## REQUIREMENT A
In the inverse Laplace transform excerpt, which component of the transform of x is worked through as the example?
## REQUIREMENT B
Continue the inverse Laplace transform excerpt, starting after its last sentence.

━━ SELECTED EXTRACT ━━

Proceeding with the Inverse Laplace Transform
With the inverse Laplace transform one may express the solution of \(\textbf{x}' = B\textbf{x}+\textbf{g}\), as
\[x(t) = \mathscr{L}^{-1} ((sI-B)^{-1}) (\mathscr{L}(\textbf{g}+x(0)) \nonumber\]
As an example, let us take the first component of \(\mathscr{L}(x)\), namely
\[\mathscr{L}_{x_{1}} (s) = \frac{0.19(s^2+1.5s+0.27)}{(s+\frac{1}{6})^{4}(s^3+1.655s^2+0.4078s+0.0039)} \nonumber\]
We define:
Also called singularities, these are the points ss at which \(\mathscr{L}_{x_{1}}(s)\) blows up.

━━━
━━ DATASET RECORDS ━━

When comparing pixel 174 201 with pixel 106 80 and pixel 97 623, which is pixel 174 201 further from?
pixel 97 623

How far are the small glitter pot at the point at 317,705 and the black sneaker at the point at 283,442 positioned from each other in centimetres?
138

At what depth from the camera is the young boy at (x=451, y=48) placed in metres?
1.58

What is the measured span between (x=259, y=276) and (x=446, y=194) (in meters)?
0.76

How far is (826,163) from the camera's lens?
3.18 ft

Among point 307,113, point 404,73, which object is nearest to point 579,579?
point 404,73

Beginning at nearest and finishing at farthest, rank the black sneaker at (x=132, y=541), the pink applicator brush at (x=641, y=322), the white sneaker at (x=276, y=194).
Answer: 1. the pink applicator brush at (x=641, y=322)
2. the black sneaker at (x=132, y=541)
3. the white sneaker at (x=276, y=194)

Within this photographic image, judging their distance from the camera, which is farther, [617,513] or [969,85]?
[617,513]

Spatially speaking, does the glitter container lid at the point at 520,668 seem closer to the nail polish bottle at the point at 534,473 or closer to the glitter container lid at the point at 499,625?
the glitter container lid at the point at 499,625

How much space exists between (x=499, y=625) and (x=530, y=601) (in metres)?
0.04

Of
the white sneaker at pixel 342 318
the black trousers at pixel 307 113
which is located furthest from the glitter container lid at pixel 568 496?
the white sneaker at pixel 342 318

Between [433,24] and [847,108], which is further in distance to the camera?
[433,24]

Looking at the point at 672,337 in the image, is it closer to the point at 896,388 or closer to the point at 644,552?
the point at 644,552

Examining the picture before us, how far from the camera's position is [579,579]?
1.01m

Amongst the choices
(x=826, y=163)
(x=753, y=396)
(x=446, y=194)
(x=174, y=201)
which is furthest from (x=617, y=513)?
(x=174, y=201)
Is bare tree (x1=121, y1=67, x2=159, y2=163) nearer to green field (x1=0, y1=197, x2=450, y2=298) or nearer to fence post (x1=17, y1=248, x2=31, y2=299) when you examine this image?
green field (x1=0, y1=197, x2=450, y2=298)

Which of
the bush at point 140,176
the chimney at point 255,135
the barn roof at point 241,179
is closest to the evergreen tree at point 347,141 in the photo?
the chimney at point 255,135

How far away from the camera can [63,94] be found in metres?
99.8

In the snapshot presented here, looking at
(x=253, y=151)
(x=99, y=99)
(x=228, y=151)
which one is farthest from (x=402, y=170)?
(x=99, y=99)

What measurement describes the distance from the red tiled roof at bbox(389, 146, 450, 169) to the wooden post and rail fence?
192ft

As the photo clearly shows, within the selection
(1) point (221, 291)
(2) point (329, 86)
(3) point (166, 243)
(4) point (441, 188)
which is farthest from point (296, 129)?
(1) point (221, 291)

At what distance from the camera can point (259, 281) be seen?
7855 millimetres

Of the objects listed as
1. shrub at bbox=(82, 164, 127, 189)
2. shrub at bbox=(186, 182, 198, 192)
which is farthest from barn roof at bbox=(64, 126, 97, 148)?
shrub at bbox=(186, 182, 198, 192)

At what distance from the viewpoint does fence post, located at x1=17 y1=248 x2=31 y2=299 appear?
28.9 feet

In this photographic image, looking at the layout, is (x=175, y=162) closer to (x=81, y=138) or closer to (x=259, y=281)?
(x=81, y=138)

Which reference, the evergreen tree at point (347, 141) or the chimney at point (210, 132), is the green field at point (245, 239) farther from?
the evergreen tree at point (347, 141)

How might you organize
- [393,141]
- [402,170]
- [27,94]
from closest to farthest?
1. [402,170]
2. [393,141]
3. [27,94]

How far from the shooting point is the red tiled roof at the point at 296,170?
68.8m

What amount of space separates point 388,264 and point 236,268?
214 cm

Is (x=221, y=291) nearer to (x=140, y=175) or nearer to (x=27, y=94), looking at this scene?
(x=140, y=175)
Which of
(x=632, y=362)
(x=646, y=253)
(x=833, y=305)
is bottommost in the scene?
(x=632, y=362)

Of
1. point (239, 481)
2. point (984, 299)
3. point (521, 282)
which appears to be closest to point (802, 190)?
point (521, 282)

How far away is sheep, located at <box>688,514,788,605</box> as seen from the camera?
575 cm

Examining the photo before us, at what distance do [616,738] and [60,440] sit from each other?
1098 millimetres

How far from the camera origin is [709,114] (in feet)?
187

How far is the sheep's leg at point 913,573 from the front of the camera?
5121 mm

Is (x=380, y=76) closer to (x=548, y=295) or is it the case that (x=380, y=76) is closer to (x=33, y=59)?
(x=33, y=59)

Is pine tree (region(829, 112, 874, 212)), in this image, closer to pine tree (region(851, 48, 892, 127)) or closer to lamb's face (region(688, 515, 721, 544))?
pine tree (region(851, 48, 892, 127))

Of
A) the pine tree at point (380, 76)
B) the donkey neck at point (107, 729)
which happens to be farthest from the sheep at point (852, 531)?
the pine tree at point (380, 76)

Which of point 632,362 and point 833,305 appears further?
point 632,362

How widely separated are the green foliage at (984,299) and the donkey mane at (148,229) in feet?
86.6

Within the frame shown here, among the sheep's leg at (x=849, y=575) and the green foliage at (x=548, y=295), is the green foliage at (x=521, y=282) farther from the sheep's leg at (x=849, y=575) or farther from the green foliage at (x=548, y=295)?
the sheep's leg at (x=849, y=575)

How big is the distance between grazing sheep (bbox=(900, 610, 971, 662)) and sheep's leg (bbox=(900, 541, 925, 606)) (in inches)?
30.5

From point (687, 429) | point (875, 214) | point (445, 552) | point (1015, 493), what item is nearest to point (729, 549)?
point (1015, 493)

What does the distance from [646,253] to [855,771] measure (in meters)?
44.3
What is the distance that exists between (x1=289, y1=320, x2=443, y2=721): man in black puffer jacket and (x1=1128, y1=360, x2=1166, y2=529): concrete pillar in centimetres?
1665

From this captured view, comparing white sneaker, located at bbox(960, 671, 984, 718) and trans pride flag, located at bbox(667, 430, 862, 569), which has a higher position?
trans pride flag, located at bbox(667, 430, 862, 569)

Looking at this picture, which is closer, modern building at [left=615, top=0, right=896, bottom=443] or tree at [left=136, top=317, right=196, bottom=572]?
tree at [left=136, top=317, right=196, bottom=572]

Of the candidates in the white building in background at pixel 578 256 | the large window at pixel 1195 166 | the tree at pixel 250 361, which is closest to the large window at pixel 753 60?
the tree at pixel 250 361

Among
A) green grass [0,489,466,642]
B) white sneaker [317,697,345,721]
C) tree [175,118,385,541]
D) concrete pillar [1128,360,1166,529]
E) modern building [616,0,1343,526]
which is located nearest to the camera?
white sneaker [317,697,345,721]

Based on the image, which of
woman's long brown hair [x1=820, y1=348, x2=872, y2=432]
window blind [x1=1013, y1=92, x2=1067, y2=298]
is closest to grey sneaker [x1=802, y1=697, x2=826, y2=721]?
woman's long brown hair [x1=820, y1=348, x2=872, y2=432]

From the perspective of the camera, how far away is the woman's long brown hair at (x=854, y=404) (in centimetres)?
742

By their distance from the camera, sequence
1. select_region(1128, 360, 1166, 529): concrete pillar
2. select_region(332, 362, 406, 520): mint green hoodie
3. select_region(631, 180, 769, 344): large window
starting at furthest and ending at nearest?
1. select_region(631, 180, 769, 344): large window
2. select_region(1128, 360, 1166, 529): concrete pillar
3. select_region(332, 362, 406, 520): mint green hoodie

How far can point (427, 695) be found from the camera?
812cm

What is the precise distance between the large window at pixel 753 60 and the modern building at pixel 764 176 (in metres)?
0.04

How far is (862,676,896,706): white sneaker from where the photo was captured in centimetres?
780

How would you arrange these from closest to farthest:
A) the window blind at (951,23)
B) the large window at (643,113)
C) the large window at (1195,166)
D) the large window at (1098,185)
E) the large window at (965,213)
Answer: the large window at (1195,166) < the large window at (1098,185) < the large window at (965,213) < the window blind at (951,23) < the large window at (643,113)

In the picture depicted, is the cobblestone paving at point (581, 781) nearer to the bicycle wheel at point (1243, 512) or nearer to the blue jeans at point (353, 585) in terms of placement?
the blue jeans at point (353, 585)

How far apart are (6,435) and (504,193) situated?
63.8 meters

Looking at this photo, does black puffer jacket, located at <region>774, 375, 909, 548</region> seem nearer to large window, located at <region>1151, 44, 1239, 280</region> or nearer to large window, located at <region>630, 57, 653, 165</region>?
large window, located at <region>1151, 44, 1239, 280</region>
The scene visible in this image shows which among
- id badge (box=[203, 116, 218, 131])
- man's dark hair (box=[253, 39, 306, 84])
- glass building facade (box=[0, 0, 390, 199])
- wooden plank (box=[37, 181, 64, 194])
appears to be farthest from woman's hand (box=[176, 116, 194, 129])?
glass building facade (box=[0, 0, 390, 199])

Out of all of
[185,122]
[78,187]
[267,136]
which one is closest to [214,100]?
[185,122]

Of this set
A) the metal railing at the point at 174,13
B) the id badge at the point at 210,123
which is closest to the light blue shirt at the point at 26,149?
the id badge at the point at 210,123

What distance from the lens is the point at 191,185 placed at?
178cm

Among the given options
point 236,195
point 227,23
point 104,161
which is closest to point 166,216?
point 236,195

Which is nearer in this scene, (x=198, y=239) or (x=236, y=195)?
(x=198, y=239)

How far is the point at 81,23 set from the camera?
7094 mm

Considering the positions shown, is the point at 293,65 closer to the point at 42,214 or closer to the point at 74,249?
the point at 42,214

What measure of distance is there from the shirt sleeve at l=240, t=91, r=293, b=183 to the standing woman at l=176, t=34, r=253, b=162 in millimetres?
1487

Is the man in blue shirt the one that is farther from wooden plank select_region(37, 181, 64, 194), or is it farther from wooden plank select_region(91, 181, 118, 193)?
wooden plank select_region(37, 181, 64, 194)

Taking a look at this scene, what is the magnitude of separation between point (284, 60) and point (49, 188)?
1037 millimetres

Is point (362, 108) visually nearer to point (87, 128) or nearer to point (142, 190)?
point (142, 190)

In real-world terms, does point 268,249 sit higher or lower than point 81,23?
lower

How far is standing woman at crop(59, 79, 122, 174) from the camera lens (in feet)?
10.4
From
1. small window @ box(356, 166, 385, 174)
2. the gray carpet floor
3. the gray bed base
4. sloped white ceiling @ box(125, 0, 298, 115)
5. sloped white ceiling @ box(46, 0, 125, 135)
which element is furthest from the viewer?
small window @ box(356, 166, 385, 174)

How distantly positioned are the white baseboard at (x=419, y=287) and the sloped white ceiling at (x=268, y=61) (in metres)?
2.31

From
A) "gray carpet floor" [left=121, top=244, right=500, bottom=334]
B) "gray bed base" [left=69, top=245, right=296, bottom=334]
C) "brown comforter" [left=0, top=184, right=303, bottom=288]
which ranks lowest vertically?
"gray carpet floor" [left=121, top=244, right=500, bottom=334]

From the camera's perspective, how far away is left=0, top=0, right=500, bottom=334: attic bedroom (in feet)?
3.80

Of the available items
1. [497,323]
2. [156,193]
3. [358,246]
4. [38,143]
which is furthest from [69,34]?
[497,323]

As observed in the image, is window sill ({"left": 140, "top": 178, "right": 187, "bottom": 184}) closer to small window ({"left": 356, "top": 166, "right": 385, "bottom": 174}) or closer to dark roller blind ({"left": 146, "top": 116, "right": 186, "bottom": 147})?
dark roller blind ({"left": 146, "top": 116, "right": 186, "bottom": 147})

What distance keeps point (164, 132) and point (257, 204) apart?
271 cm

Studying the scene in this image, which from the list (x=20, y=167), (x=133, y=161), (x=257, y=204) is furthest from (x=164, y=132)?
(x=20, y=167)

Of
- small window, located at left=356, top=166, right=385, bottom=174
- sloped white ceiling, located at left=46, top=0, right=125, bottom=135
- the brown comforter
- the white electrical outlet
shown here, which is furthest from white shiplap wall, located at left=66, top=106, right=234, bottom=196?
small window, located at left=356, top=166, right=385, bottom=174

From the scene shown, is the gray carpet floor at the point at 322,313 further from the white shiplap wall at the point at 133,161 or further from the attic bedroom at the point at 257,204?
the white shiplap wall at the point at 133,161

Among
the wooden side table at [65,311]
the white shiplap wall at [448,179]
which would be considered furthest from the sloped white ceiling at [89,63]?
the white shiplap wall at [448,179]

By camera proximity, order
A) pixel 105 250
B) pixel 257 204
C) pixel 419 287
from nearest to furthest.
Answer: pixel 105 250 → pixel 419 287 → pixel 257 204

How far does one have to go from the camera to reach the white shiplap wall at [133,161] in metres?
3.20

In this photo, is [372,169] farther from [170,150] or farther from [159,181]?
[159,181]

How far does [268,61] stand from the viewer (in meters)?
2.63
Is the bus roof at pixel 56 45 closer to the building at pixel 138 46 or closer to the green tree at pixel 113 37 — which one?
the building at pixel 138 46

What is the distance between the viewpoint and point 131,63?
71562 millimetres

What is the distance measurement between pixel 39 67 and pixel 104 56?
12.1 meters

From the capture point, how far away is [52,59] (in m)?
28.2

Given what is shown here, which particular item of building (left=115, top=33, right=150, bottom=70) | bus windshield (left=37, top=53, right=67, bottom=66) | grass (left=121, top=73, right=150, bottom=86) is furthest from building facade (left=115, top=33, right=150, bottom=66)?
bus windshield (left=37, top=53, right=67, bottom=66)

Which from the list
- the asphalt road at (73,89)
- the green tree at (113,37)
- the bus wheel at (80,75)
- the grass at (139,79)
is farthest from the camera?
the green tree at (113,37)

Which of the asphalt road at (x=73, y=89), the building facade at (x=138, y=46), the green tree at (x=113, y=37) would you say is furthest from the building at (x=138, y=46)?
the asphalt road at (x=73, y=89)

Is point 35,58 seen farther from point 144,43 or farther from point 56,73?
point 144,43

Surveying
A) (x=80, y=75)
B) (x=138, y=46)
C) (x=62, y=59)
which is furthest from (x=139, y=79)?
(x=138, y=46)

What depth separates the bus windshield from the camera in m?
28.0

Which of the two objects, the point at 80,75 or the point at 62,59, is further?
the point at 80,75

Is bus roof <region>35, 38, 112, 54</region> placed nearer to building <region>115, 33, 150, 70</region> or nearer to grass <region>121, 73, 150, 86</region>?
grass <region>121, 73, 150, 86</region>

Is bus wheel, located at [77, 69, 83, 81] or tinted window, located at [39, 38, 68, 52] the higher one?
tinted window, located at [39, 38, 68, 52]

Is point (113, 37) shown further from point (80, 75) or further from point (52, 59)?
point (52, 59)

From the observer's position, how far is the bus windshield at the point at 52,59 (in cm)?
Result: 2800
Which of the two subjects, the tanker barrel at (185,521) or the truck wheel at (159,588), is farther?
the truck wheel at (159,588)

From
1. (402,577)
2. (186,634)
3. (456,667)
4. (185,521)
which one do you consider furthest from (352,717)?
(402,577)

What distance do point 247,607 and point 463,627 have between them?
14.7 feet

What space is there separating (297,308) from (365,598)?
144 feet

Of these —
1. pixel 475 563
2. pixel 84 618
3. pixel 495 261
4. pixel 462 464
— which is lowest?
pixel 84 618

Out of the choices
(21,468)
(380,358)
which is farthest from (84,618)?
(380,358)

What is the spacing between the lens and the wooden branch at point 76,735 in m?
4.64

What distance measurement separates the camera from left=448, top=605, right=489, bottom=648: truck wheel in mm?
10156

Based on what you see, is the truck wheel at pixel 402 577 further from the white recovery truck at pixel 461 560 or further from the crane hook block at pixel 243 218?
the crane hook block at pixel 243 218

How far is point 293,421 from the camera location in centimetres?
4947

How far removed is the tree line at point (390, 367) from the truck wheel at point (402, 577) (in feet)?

━━━

## WRITTEN ANSWER A
The first component.

## WRITTEN ANSWER B
These are clearly the roots of its denominator, namely
\[\begin{array}{cccc} {-1/100}&{-329/400 \pm \frac{\sqrt{273}}{16}}&{and}&{-1/6} \end{array} \nonumber\]
All four being negative, it suffices to take \(c = 0\) and so the integration in Equation proceeds up the imaginary axis. We don't suppose the reader to have already encountered integration in the complex plane but hope that this example might provide the motivation necessary for a brief overview of such. Before that however we note that MATLAB has digested the calculus we wish to develop. Referring again to fib3.m for details we note that the ilaplace command produces
\[x_{1}(t) = 211.35e^{\frac{-t}{100}}-(0.0554t^3+4.5464t^2+1.085t+474.19)e^{\frac{-t}{6}}+e^{\frac{-(329t)}{400}}(262.842 \cosh (\frac{\sqrt{273}t}{16})) +262.836 \sinh (\frac{\sqrt{273}t}{16})) \nonumber\]
The other potentials, see the figure above, possess similar expressions. Please note that each of the poles of \(\mathscr{L}(x_{1})\) appear as exponents in \(x_{1}\) and that the coefficients of the exponentials are polynomials whose degrees is determined by the order of the respective pole.